I'll quote from the bug description here:

Since WebOb 1.8.0rc1 is released, Pyramid 1.8 and 1.9 versions install a the rc version of WebOb, instead of the latest stable 1.7.4.

1.7

$ pip install 'pyramid < 1.8'
Collecting WebOb>=1.3.1 (from pyramid<1.8)
    Using cached WebOb-1.7.4-py2.py3-none-any.whl

1.8

$ pip install 'pyramid < 1.9'
Collecting WebOb>=1.7.0rc2 (from pyramid<1.9)
    Using cached WebOb-1.8.0rc1-py2.py3-none-any.whl

1.9

$ pip install 'pyramid'
Collecting WebOb>=1.7.0rc2 (from pyramid)
    Using cached WebOb-1.8.0rc1-py2.py3-none-any.whl

A simple pip install webob installs the stable 1.7.4.

What Was So Surprising

In other words, the released version of WebOb was 1.7.4, and it was expected that installing a released version of Pyramid would install released versions of its dependencies. But instead, installing the released version of Pyramid installed the pre-release version of WebOb.

This was surprising because, beginning with pip version 1.4, pip does not install pre-release versions by default. If you want a pre-release version, you have to opt-in with the special --pre command line argument. Release 1.4 of pip was all the way back in 2013, an eternity in terms of the Python packaging ecosystem.

What Was Going On

During development of Pyramid 1.8, Pyramid had needed access to a feature only available in newer versions of WebOb (1.7). WebOb 1.7 wasn't released yet, but there was a pre-release available, 1.7.0.rc2. Thus 1.7.0rc2 was listed as the dependency version for Pyramid (WebOb >= 1.7.0rc2), and Pyramid 1.8 and 1.9 were released with that dependency version. The expectation was that the rule about pre-releases not being installed by default would continue to hold: when there was a 1.7.0 final released, that would be installed, and because 1.8.0rc1 was a pre-release, but 1.7.x was not, and was also greater than 1.7.0rc1, the 1.7.x release would be installed.

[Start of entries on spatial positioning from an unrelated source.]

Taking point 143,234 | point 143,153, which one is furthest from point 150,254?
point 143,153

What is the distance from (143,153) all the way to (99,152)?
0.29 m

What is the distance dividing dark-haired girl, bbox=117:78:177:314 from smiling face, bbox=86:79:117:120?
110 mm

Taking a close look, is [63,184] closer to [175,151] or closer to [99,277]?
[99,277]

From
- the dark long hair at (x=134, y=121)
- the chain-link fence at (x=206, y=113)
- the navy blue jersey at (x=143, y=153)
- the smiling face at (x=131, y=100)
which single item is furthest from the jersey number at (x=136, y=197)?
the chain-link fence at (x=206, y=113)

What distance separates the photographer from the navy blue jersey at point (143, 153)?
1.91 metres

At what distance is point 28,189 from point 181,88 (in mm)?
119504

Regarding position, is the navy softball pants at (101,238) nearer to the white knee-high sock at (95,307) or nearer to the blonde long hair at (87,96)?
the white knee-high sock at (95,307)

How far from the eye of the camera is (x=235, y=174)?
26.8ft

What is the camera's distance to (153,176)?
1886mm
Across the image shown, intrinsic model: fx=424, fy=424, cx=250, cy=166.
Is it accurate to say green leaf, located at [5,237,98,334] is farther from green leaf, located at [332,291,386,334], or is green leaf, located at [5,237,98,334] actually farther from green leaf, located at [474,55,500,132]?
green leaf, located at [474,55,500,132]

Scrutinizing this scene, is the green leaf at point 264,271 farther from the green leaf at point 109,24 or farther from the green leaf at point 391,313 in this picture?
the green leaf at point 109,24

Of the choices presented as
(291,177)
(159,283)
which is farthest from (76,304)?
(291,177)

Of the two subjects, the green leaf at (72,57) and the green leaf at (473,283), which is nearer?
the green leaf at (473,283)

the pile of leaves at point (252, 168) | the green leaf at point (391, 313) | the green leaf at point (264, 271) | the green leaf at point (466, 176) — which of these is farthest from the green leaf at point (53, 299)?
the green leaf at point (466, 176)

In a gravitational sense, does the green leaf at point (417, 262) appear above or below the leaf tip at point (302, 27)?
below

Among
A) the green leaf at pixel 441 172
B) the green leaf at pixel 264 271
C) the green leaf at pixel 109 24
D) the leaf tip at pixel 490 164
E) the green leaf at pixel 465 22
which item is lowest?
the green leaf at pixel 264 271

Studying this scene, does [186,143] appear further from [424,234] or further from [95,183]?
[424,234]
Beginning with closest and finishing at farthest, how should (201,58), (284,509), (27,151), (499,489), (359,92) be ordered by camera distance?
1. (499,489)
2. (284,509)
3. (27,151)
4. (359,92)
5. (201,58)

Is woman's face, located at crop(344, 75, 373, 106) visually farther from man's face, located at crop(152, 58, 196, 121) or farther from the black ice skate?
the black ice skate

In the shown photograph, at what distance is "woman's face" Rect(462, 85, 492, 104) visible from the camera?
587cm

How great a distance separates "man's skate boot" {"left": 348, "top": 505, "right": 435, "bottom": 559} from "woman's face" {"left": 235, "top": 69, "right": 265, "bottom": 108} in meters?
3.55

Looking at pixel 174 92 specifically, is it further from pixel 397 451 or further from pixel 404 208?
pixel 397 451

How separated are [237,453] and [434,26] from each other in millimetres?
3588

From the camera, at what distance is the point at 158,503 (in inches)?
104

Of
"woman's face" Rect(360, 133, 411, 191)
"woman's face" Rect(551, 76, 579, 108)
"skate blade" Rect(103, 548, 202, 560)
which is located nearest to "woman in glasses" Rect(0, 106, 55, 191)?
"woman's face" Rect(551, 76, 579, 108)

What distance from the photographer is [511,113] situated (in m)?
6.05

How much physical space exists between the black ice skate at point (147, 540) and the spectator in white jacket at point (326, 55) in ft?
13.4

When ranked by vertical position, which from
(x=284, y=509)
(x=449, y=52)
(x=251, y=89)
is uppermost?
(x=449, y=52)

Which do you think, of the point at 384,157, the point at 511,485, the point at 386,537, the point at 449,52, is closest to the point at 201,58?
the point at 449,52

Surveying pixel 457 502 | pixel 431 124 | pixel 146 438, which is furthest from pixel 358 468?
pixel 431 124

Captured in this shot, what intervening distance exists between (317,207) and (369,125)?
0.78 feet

As detailed in a pip bug report, it turns out that's an incorrect expectation. The authors of of PEP 440 and pip weighed in and explained that the intent was that once you opt in to pre-releases, whether implicitly with the --pre command line argument, or explicitly in your dependency versions, you opt in to all pre-releases. 1.8.0rc1 is greater than 1.7.4, and meets the requirement (WebOb >= 1.7.0rc2), so that's what you get.

What The Fix Was

The fix in Pyramid was to remove the rc2 pre-release qualifier from their dependency list, thus opting out of pre-releases. Because 1.7.0 final had been released, this had the desired effect of having access to the needed feature, while also not opening up end-users to unexpected pre-release versions.

To me, the take away for deployments is to be explicit about your expected dependencies, even transitive ones. This can be in a pip requirements.txt or a buildout versions.cfg.